▶ **Extracted entries**:
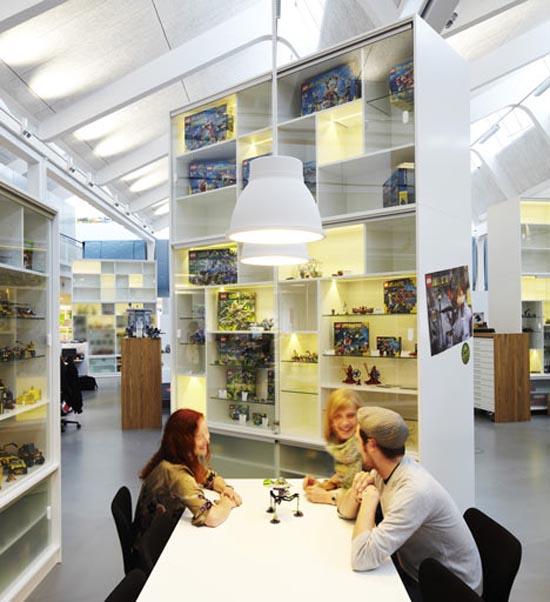 Τα κεντρικά γραφεία της Lego (11)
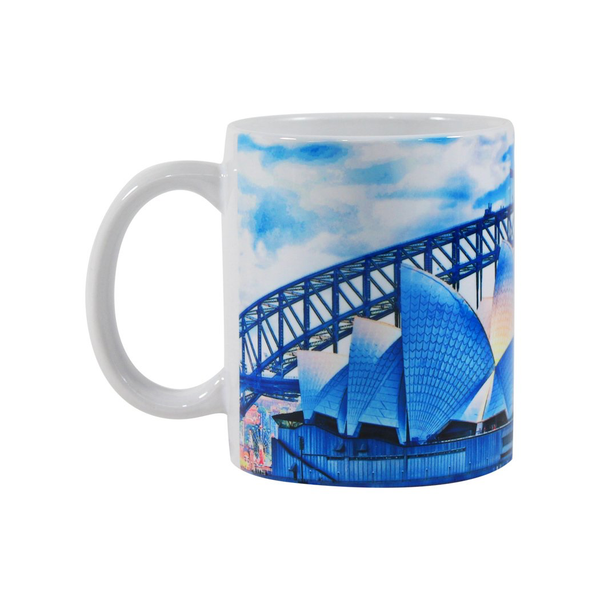 Mudio Artistry Range Mug - Harbour Bridge Blue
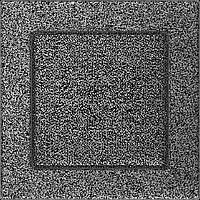 Вентиляционная решетка Kratki 17x17 см черное серебро без жалюзи, фото 1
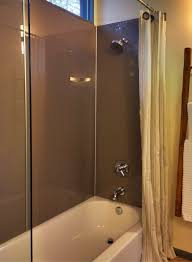 super 5 secret facts about high gloss shower and tub wall panels yg38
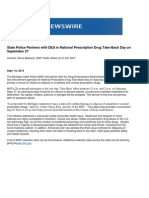 State Police Partners With DEA in National Prescription Drug Take-Back Day on September 27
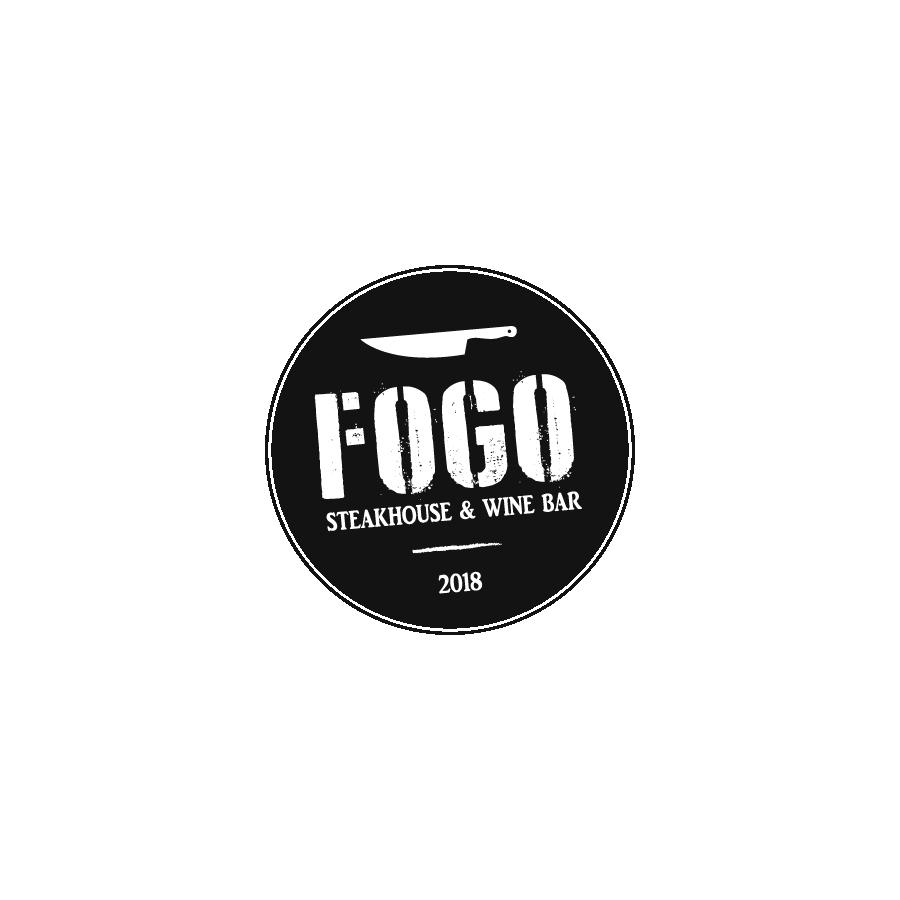 logos_fogo.png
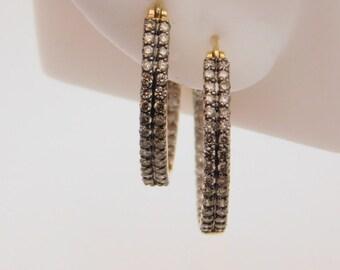 1.00 Carat T.W. Round Cut Yellow Diamond Hoop Earrings 14K Yellow Gold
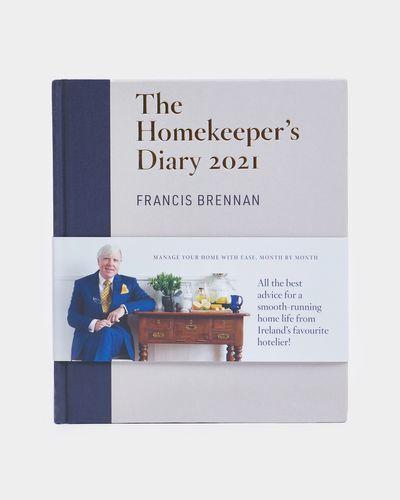Francis Brennan The Homekeeper's Diary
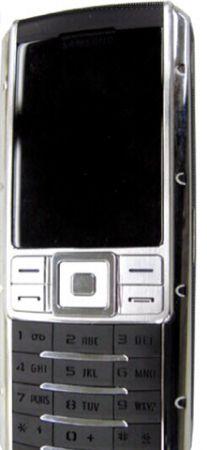 Samsung S9402 DuoS: cellulare Dual Sim dalle caratteristiche notevoli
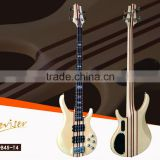 Manufacturing characteristic spruce & sapele solid connection 4 strings electric bass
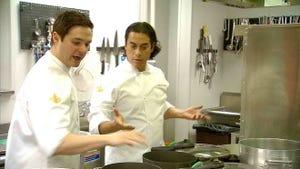 Top Chef, Season 11 Episode 14 image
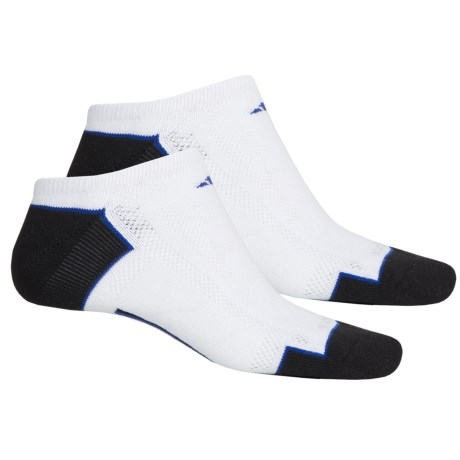 adidas outdoor ClimaCool® II No-Show Socks - 2-Pack, Below the Ankle (For Men)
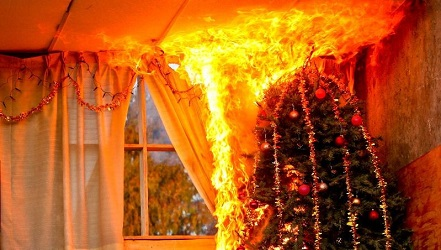 ¿Está tu Hogar protegido para evitar Incendios por Corto Circuito?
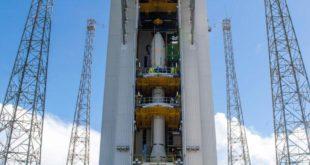lanzador Vega y el satélite español Ingenio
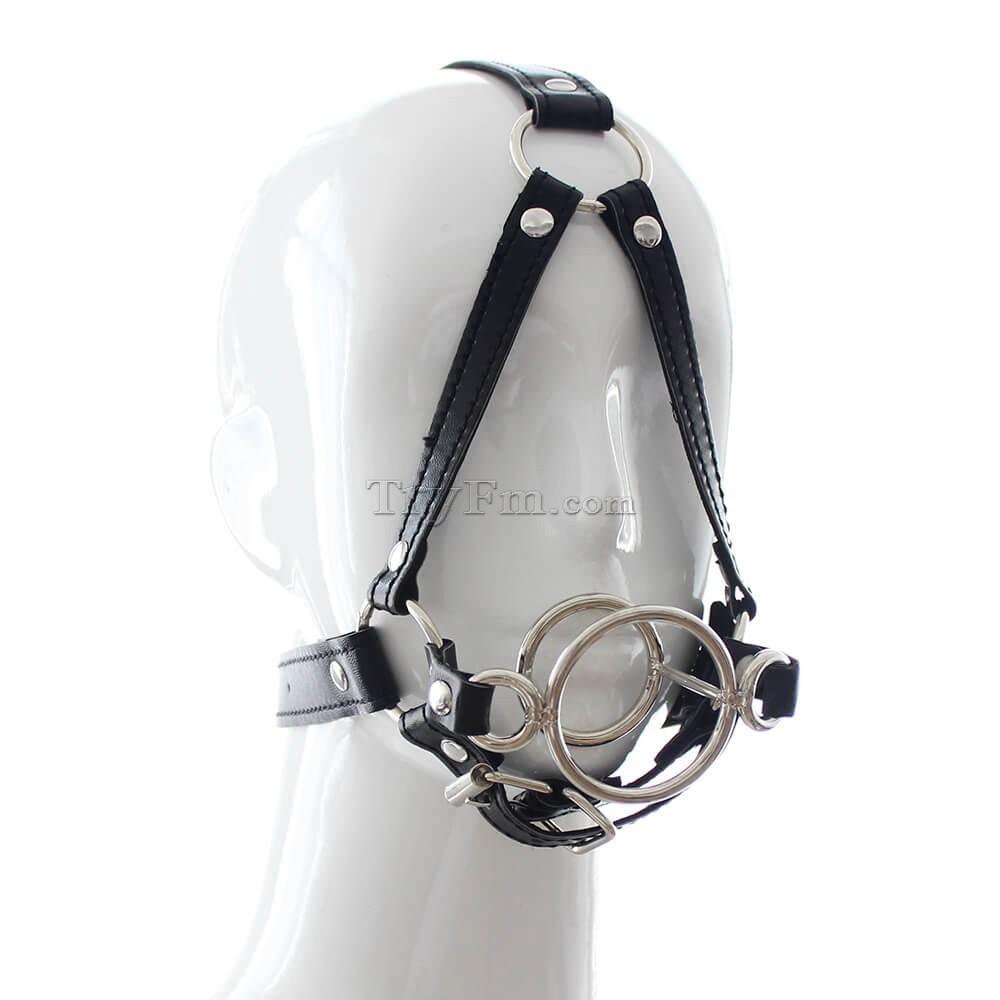 15-Head-Harness-with-Deep-Throat-Gag-2.jpg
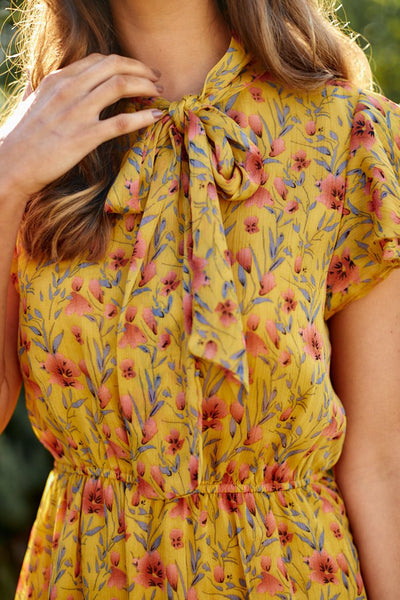 fab'rik - PreOrder Honey Floral Tie Neck Ruffle Dress image thumbnail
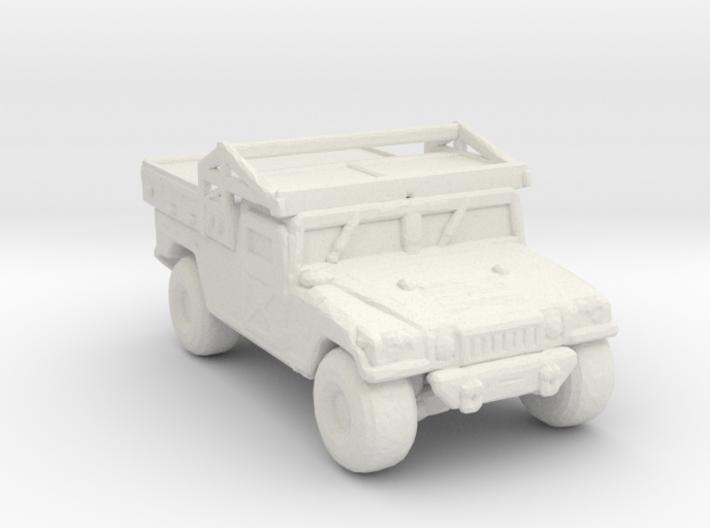 M1097A2 CUSV 220 scale 3d printed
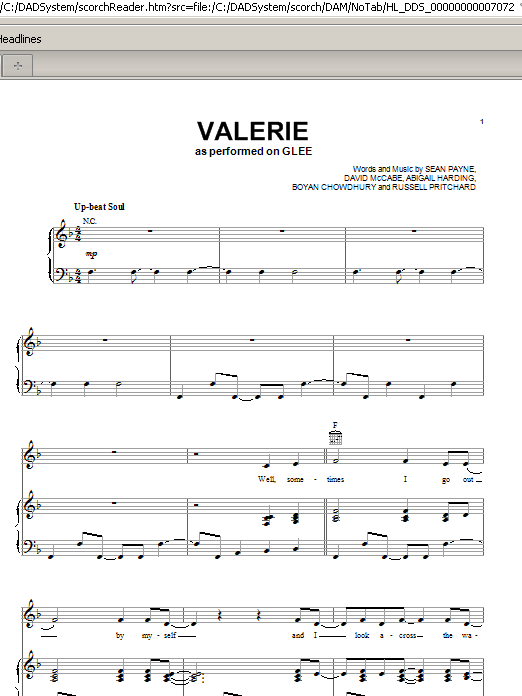 Glee Cast Valerie sheet music notes and chords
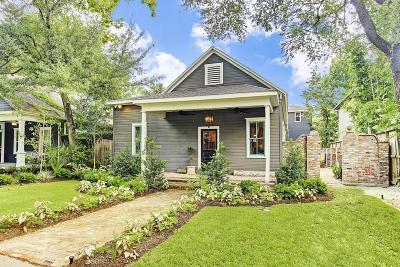Houston Heights, Houston Heights Annex, Houston Heights, Timbergrove Single Family Home For Sale: 516 Columbia Street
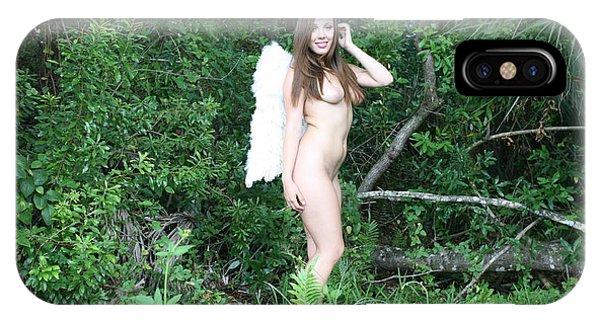 Everglades City Florida Angel 2578 IPhone Case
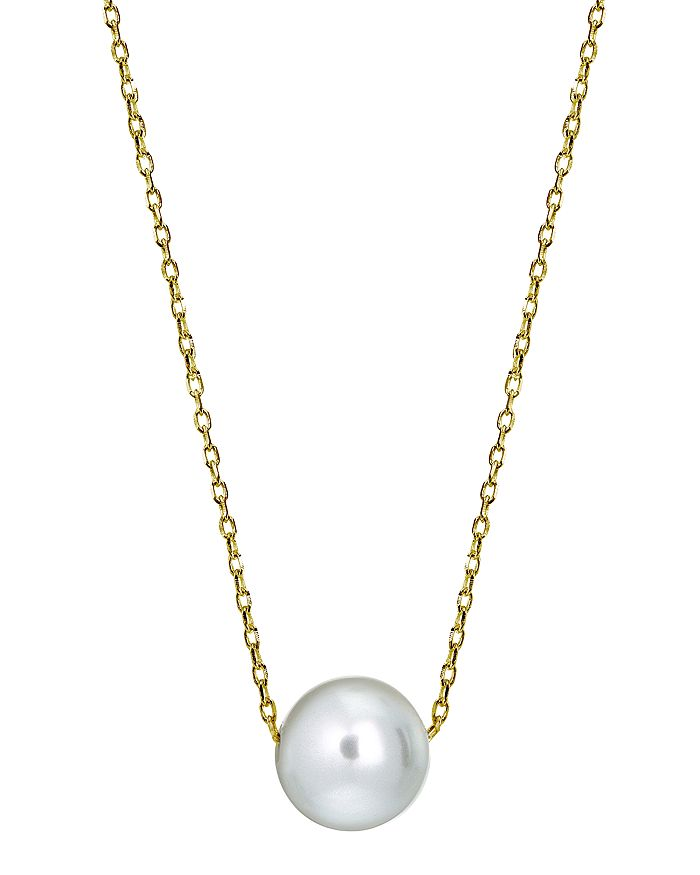 """AQUA - Cultured Freshwater Pearl Necklace in Sterling Silver or 18K Gold-Plated Sterling Silver, 15.5""""-17.5"""" - 100% Exclusive"""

▶ **Brief**:
The lines from the one containing "Mudio Artistry Range" through the last line of the records are what you should copy, word for word and nothing else, with pictures left out.

▶ **Task answer**:
 Mudio Artistry Range Mug - Harbour Bridge Blue
 Вентиляционная решетка Kratki 17x17 см черное серебро без жалюзи, фото 1
 super 5 secret facts about high gloss shower and tub wall panels yg38
 State Police Partners With DEA in National Prescription Drug Take-Back Day on September 27
 logos_fogo.png
 1.00 Carat T.W. Round Cut Yellow Diamond Hoop Earrings 14K Yellow Gold
Francis Brennan The Homekeeper's Diary
 Samsung S9402 DuoS: cellulare Dual Sim dalle caratteristiche notevoli
 Manufacturing characteristic spruce & sapele solid connection 4 strings electric bass
 Top Chef, Season 11 Episode 14 image
 adidas outdoor ClimaCool® II No-Show Socks - 2-Pack, Below the Ankle (For Men)
 ¿Está tu Hogar protegido para evitar Incendios por Corto Circuito?
lanzador Vega y el satélite español Ingenio
 15-Head-Harness-with-Deep-Throat-Gag-2.jpg
 fab'rik - PreOrder Honey Floral Tie Neck Ruffle Dress image thumbnail
 M1097A2 CUSV 220 scale 3d printed
 Glee Cast Valerie sheet music notes and chords
Houston Heights, Houston Heights Annex, Houston Heights, Timbergrove Single Family Home For Sale: 516 Columbia Street
 Everglades City Florida Angel 2578 IPhone Case
 """AQUA - Cultured Freshwater Pearl Necklace in Sterling Silver or 18K Gold-Plated Sterling Silver, 15.5""""-17.5"""" - 100% Exclusive"""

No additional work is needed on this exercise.